*QUOTED PASSAGE:*
___
The Corporate Policy for Yahoo! China
With respect to the case of Shi Tao, I wrote the following previously:
In Shi Tao's case: Yahoo! knew more than they claimed, Rebecca MacKinnon noted the appearance of a new document: the Beijing State Security Bureau's request to Yahoo!'s Beijing office for information about the e-mail account of the person who turned out to be Shi Tao. Does that document change everything? Perhaps with respect to the testimony of a Yahoo executive at a U.S. Congressional hearing, but the general problem remains unsolved. Rebecca MacKinnon uses this sentence to describe that general problem: "What Yahoo! China's employees in Beijing might have done differently without getting themselves in trouble is an open question." That was the problem that I identified before, and it remains unsolved.
To make things very concrete and precise, I formulate the problem:
Yahoo! China is an Internet Content Provider (ICP) in China working under Beijing ICP permit 000022. Under the terms of agreement for that permit, Yahoo! China agrees to comply with legal police warrants for information. Such conditions exist in every country.
___
*TASK DETAILS:*
Translate this sentence from the Yahoo! China post into Spanish: "Under the terms of agreement for that permit, Yahoo! China agrees to comply with legal police warrants for information." The entries after this point are separate from the Yahoo! China post.

*SUPPLIED ENTRIES:*
___
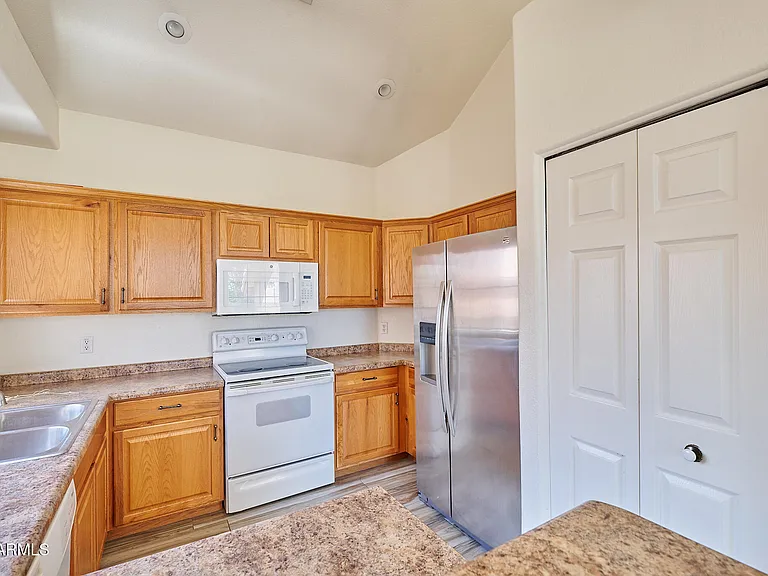 1001 N Pasadena St #61 — Photo 3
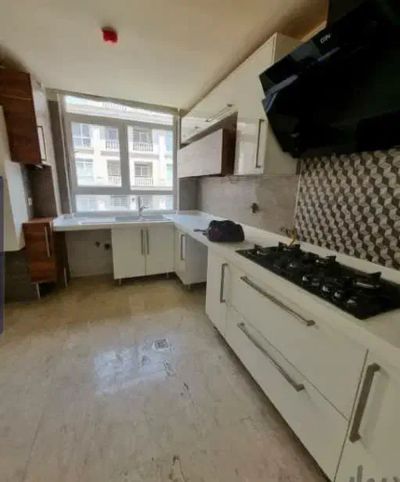 آپارتمان 105 متری دو خوابه در پونک تهران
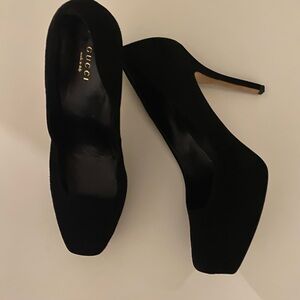 Authentic black GUCCI suede high heels like new without dust bag or box sz 39!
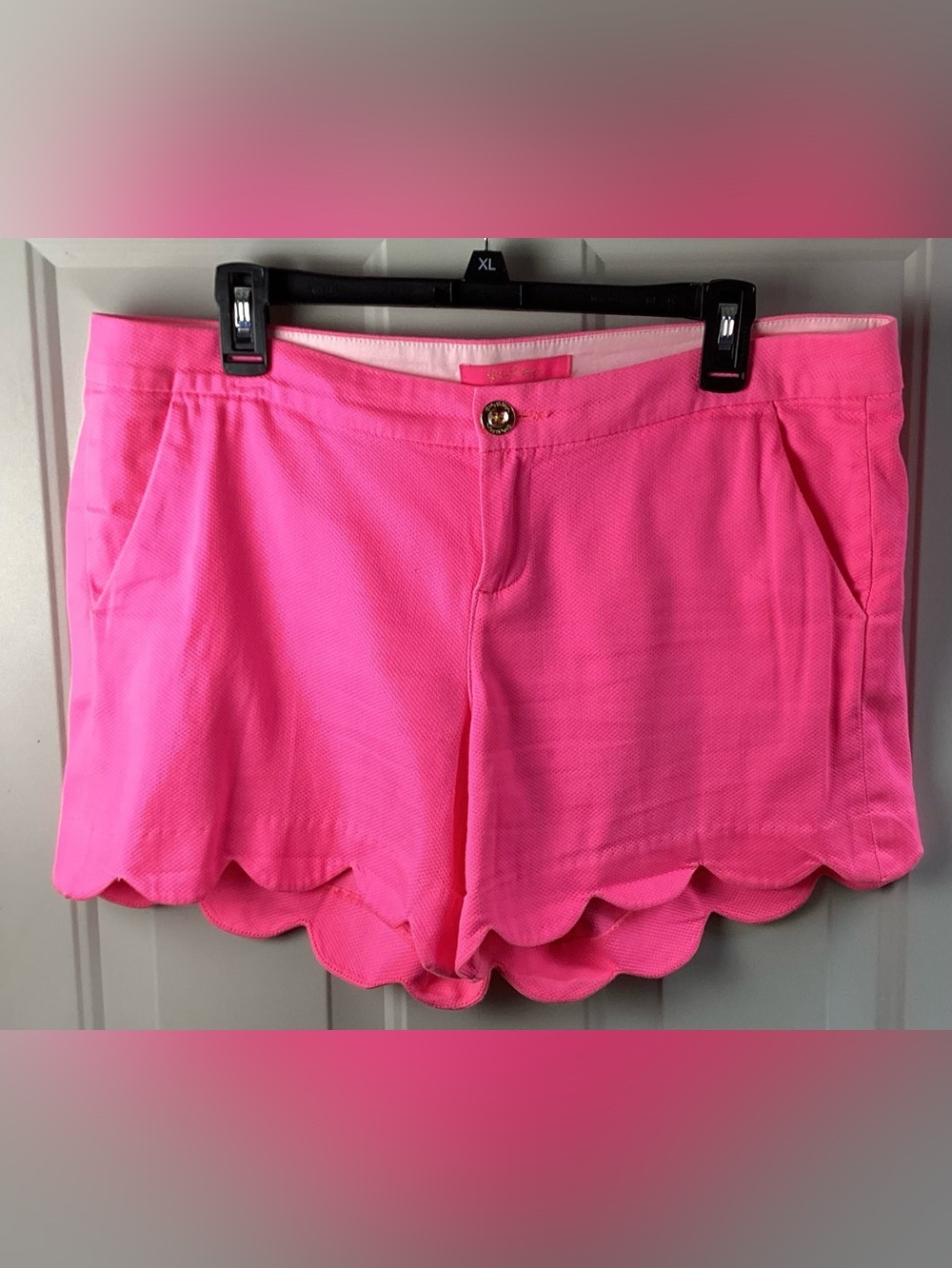 Lilly Pulitzer Hot  Pink Scallop Hem Shorts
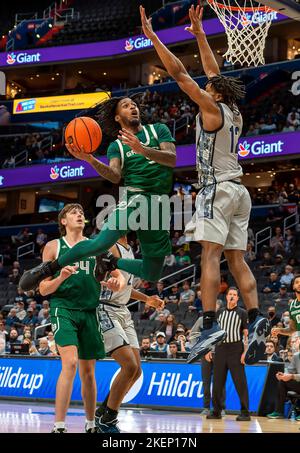 Azione da un gioco americano di pallacanestro dell'università Foto Stock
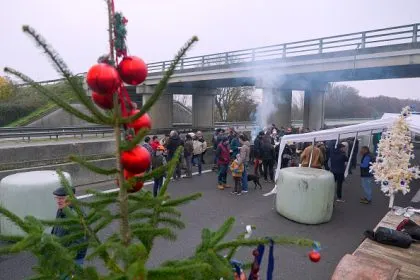 Colère des éleveurs : des axes routiers toujours bloqués dans le Sud-Ouest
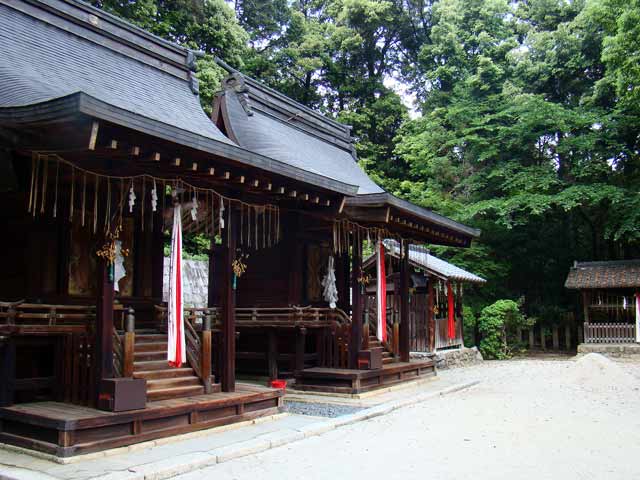 iwakurashrine1.jpg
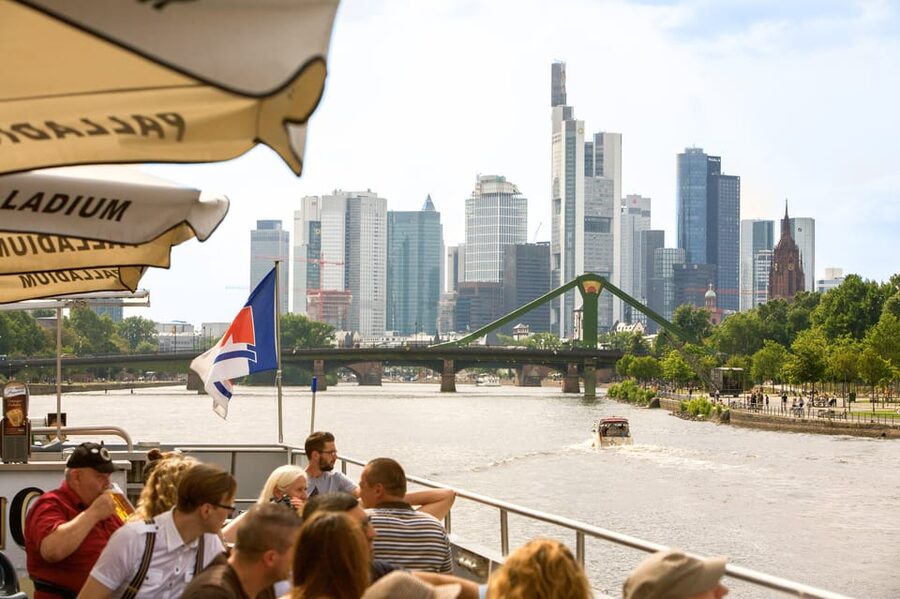 Frankfurt: 1-Hour Panorama Boat Cruise on the river Main - Finding the KD landing stage near Eiserner Steg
___
*EXERCISE ANSWER:*
Según los términos del acuerdo de ese permiso, Yahoo! China se compromete a cumplir con las órdenes policiales legales para obtener información.